One way to evaluate the Decision Tree model would be to use the train_test_split function to split the training set into a smaller training set and a validation set, then train your models against the smaller training set and evaluate them against the validation set. It’s a bit of work, but nothing too difficult and it would work fairly well.
A great alternative is to use Scikit-Learn’s cross-validation feature. The following code performs K-fold cross-validation: it randomly splits the training set into 10 distinct subsets called folds, then it trains and evaluates the Decision Tree model 10 times, picking a different fold for evaluation every time and training on the other 9 folds.
The result is an array containing the 10 evaluation scores:
from sklearn.model_selection import cross_val_score
scores = cross_val_score(tree_reg, housing_prepared, housing_label, scoring="neg_mean_squared_error",cv=10)
tree_rmse_scores = np.sqrt(-scores)
################
WARNING
Scikit-Learn cross-validation features expect a utility function (greater is better) rather than a cost function (lower is better), so the scoring function is actually the opposite of the MSE (i.e., a negative value), which is why the preceding code computes -scores before calculating the square root.
################
from sklearn.model_selection import cross_val_score
scores = cross_val_score(tree_reg, housing_prepared, housing_label, scoring="neg_mean_squared_error",cv=10)
tree_rmse_scores = np.sqrt(-scores)
def display_scores(scores):
print("Scores:", scores)
print("Mean:", scores.mean())
print("Standard deviation:", scores.std())
display_scores(tree_rmse_scores)
Now the Decision Tree doesn’t look as good as it did earlier.
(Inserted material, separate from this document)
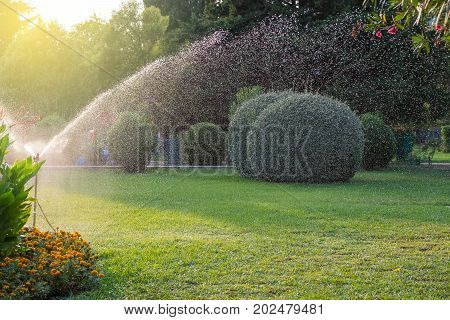 Sprinkler system watering the lawn with water drops caught in the air with hi shutter speed. Drought, limited water supply conceptual background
In fact, it seems to perform worse(Mean RMSE=70644.94463282847) than the Linear Regression model(RMSE=68628.19819848922 see previous result, Mean RMSE=69052.46136345083, see belowing result)! Notice that cross-validation allows you to get not only an estimate of the performance of your model, but also a measure of how precise this estimate is (i.e., its standard deviation). The Decision Tree has a score of approximately 70645, generally ±2939. You would not have this information if you just used one validation set(housing_label). But cross-validation comes at the cost of training the model several times, so it is not always possible.
Let’s compute the same scores for the Linear Regression model just to be sure:
lin_scores = cross_val_score(lin_reg, housing_prepared, housing_label, scoring="neg_mean_squared_error", cv=10)
lin_rmse_scores = np.sqrt(-lin_scores)
display_scores(lin_rmse_scores)
That’s right: the Decision Tree model is overfitting so badly that it performs worse than the Linear Regression model.
Let’s try one last model now: the RandomForestRegressor. As we will see in Chapter 7, Random Forests work by training many Decision Trees on random subsets of the features, then averaging out their predictions. Building a model on top of many other models is called Ensemble Learning集成学习, and it is often a great way to push ML algorithms even further. We will skip most of the code since it is essentially the same as for the other models:
from sklearn.ensemble import RandomForestRegressor
forest_reg = RandomForestRegressor(n_estimators=100, random_state=42)
forest_reg.fit(housing_prepared, housing_label)
housing_predictions = forest_reg.predict(housing_prepared)
forest_mse = mean_squared_error(housing_label, housing_predictions)
forest_rmse = np.sqrt(forest_mse)
forest_rmse#one validation set(housing_label)
#seems better
from sklearn.model_selection import cross_val_score
forest_scores = cross_val_score(forest_reg, housing_prepared, housing_label, \
scoring="neg_mean_squared_error", cv=10)
forest_rmse_scores = np.sqrt(-forest_scores)
display_scores(forest_rmse_scores)
Wow, this is much better: Random Forests look very promising. However, note that the score on the training set(18604.03726255338) is still much lower than on the validation sets(50182.027794261485), meaning that the model is still overfitting the training set. Possible solutions for overfitting are to simplify the model, constrain it (i.e., regularize it), or get a lot more training data. However, before you dive much deeper in Random Forests, you should try out many other models from various categories of Machine Learning algorithms (several Support Vector Machines with different kernels, possibly a neural network, etc.), without spending too much time tweaking调节 the hyperparameters. The goal is to shortlist a few (two to five) promising models.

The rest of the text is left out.